Spatial relation data
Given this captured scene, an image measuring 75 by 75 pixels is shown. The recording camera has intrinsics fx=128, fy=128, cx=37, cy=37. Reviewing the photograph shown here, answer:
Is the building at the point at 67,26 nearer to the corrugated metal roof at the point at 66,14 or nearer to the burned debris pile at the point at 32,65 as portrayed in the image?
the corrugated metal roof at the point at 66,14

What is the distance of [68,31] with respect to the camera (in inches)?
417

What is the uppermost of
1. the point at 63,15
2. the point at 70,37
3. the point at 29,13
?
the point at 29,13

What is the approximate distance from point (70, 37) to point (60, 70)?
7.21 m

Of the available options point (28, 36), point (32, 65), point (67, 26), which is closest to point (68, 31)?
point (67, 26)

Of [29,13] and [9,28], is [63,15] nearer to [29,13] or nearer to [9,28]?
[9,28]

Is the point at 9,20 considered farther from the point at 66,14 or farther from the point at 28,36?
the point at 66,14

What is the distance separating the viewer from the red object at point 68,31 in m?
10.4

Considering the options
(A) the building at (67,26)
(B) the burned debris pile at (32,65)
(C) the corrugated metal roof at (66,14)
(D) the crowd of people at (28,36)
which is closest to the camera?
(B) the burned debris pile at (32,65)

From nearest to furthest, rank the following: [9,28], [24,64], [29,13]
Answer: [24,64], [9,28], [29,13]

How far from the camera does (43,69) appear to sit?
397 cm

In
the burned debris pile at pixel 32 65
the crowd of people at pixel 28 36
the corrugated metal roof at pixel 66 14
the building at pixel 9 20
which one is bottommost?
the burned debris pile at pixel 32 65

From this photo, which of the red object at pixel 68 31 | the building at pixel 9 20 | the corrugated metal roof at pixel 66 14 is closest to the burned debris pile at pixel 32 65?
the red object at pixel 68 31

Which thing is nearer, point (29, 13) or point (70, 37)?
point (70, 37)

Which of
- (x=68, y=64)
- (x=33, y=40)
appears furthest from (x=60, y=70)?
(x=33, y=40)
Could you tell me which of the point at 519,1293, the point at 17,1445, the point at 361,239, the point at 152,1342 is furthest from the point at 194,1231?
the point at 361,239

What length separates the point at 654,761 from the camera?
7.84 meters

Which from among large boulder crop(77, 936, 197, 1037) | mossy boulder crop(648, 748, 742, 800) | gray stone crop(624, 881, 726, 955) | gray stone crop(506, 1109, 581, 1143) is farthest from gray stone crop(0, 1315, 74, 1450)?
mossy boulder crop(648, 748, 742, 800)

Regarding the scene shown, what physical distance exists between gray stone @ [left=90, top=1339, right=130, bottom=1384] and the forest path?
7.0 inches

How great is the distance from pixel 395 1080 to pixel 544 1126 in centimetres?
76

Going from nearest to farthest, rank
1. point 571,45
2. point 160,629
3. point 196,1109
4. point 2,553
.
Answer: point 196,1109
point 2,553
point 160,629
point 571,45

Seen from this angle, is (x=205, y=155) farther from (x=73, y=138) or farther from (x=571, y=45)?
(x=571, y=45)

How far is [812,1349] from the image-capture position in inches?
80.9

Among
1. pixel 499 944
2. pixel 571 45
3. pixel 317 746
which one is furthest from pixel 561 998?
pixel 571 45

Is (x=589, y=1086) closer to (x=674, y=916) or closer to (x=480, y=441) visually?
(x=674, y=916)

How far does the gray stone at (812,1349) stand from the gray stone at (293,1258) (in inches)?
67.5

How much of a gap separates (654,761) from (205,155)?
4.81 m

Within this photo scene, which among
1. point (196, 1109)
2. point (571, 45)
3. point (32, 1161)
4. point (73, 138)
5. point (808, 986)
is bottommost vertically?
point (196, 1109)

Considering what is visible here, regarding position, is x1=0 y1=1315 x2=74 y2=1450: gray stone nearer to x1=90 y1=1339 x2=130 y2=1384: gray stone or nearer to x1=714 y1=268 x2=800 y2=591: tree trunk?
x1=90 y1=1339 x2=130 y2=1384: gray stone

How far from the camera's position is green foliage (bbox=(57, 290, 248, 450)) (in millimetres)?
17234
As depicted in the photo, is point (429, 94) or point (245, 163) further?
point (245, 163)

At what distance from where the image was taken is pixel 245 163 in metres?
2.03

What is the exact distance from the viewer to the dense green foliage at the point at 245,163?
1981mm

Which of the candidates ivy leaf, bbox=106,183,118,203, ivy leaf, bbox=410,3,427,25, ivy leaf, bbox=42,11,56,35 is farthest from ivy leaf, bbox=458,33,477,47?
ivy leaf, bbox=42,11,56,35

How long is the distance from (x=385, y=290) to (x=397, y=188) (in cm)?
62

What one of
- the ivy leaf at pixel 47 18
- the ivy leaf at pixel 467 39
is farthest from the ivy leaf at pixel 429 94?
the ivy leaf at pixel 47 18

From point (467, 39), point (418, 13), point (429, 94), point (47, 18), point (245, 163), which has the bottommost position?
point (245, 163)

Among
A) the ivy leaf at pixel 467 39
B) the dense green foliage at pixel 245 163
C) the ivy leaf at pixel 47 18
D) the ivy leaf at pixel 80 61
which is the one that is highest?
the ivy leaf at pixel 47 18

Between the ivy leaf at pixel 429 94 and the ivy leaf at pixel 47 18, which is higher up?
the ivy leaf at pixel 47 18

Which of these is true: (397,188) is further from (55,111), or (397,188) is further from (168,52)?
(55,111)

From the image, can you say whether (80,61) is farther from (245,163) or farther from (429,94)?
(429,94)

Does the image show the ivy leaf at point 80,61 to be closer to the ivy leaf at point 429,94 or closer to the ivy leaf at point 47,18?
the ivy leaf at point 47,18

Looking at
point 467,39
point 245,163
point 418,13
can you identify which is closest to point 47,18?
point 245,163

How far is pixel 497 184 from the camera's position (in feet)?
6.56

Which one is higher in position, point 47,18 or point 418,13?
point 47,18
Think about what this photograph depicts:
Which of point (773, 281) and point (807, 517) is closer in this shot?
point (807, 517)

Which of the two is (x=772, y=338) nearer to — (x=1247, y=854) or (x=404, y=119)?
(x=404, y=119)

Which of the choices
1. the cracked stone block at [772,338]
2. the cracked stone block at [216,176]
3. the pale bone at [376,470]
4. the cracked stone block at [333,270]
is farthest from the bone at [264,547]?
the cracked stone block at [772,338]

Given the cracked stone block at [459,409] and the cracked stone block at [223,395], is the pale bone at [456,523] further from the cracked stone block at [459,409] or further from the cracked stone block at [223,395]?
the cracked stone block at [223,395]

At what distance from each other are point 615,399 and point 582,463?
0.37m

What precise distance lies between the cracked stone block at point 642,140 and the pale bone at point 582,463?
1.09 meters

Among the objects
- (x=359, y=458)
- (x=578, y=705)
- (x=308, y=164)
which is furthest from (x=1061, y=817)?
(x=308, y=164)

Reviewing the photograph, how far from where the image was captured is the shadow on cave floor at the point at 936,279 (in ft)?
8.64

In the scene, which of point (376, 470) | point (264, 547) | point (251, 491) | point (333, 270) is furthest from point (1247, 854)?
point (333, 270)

▸ **Task objective**:
Transcribe exactly, and only, the lines from the one bearing "At what distance from each" through the last line of the entries, counting both.

▸ **Solution for this task**:
At what distance from each other are point 615,399 and point 582,463?
0.37m

What precise distance lies between the cracked stone block at point 642,140 and the pale bone at point 582,463?
1.09 meters

Among the objects
- (x=359, y=458)
- (x=578, y=705)
- (x=308, y=164)
which is furthest from (x=1061, y=817)?
(x=308, y=164)

Reviewing the photograph, how far from where the image was captured is the shadow on cave floor at the point at 936,279 (in ft)?
8.64

In the scene, which of point (376, 470) | point (264, 547) | point (251, 491) | point (333, 270) is furthest from point (1247, 854)?
point (333, 270)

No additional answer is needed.